Commentando l’udienza del 15 febbraio, Amr afferma che si tratta di “una buona notizia, perché non è comune fissare qualcosa prima dell’udienza canonica per il prolungamento della custodia cautelare. Speriamo che non sia una trappola per far pensare all’opinione pubblica che abbiamo vinto in modo che cali l’attenzione. L’hanno anche trasferito in una prigione di qualità inferiore, per così dire, dove ora è circondato da criminali, mentre prima era circondato solo da detenuti politici”. Mentre su Twitter Amr ha scritto: “I prossimi due giorni saranno cruciali per tutti noi, continuate a parlare di Patrick”.

Giorni decisivi

Un appello che non cade nel vuoto. Francesco Ubertini, rettore dell’Università di Bologna, ha chiesto che l’attenzione sul caso rimanga alta e per lunedì 16 febbraio è prevista un’altra manifestazione, dopo il flash mob del 10 febbraio.  “Facciamo nostro l’appello partito dal rettore Francesco Ubertini a nome dell’Università di Bologna: i diritti fondamentali dell’uomo sono inviolabili”, ha affermato in una nota il rettore dell’Università di Padova, Rosario Rizzuto. “L’Università di Padova – ha detto – che porta nel suo Dna la libertà in tutte le sue forme e per tutti, chiede alle istituzioni nazionali e internazionali di continuare a battersi per trovare una soluzione al più presto per il caso Zaki. Ho avvertito i componenti di Senato Accademico e Consiglio di Amministrazione del nostro ateneo della volontà di condividere la mozione partita dall’Alma Mater di Bologna, con la forte speranza che già alle prossime riunioni previste da calendario per i nostri organi accademici – conclude – non ci sia più bisogno di farlo e che Zaki abbia già ritrovato la libertà”. “Questa data intermedia ci conferma che sono giorni cruciali in cui l’Italia può fare la differenza, rimarca Riccardo Noury, portavoce di Amnesty International Italia,.

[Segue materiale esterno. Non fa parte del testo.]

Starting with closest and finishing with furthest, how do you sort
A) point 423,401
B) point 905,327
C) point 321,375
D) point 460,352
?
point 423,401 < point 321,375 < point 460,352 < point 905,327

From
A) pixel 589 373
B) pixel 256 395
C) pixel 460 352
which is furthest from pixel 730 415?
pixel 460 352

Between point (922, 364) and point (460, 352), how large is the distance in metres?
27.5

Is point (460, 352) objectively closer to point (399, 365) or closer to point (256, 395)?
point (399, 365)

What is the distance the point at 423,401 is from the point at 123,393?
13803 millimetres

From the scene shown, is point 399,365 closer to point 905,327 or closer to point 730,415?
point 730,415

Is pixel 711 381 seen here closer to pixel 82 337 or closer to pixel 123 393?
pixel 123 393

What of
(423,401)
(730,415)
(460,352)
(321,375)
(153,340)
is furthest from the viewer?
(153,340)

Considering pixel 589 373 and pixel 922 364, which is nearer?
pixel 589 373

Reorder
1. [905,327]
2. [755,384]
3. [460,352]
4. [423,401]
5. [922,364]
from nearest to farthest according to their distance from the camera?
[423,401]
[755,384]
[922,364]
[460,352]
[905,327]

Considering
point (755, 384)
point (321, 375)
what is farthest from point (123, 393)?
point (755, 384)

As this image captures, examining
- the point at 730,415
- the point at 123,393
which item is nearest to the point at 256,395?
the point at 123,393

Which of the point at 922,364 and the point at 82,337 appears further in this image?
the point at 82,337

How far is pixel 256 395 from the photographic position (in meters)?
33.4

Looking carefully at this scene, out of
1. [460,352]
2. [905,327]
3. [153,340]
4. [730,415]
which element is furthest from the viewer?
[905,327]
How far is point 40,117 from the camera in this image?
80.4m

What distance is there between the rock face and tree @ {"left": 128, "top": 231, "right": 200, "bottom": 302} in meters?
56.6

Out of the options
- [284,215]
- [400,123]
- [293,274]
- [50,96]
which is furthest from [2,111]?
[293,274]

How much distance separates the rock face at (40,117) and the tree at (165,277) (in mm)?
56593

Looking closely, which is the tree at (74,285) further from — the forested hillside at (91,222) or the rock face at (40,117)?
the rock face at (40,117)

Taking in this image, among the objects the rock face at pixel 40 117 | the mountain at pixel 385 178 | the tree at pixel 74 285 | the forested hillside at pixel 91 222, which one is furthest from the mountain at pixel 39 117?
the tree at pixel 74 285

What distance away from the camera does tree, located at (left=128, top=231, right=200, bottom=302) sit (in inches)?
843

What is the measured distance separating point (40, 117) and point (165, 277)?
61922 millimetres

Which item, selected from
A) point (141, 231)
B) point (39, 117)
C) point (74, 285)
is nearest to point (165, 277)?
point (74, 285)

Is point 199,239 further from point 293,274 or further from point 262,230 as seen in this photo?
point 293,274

Sulla vicenda sono intervenuti anche il padre e la madre di Giulio Regeni, che hanno lanciato un appello affinché Patrick George Zaki non venga sottoposto allo stesso trattamento riservato dalle forze di sicurezza egiziane al ricercatore friulano. “Auspichiamo che ci sia per Zaki una reale, efficace e costante mobilitazione affinché questo giovane possa essere liberato senza indugi. Chiediamo alle istituzioni italiane ed europee di porre immediatamente in essere tutte quelle azioni concrete che non sono mai state esercitate per salvare la vita di Giulio o per pretendere verità sul suo omicidio. Siamo empaticamente vicini ai familiari e agli amici di Patrick dei quali comprendiamo l’angoscia e il dolore. Noi sappiamo di cosa è capace la paranoica ferocia egiziana: sparizioni forzate, arresti arbitrari, torture, confessioni inverosimili estorte con la violenza, depistaggi, minacce. Patrick, come Giulio, merita onestà e determinazione, non chiacchiere imbarazzanti e oltraggiose”. Una domanda è d’obbligo: cos’altro deve accadere perché il premier Conte e il ministro Di Maio decidano di richiamare in Italia il nostro ambasciatore in Egitto?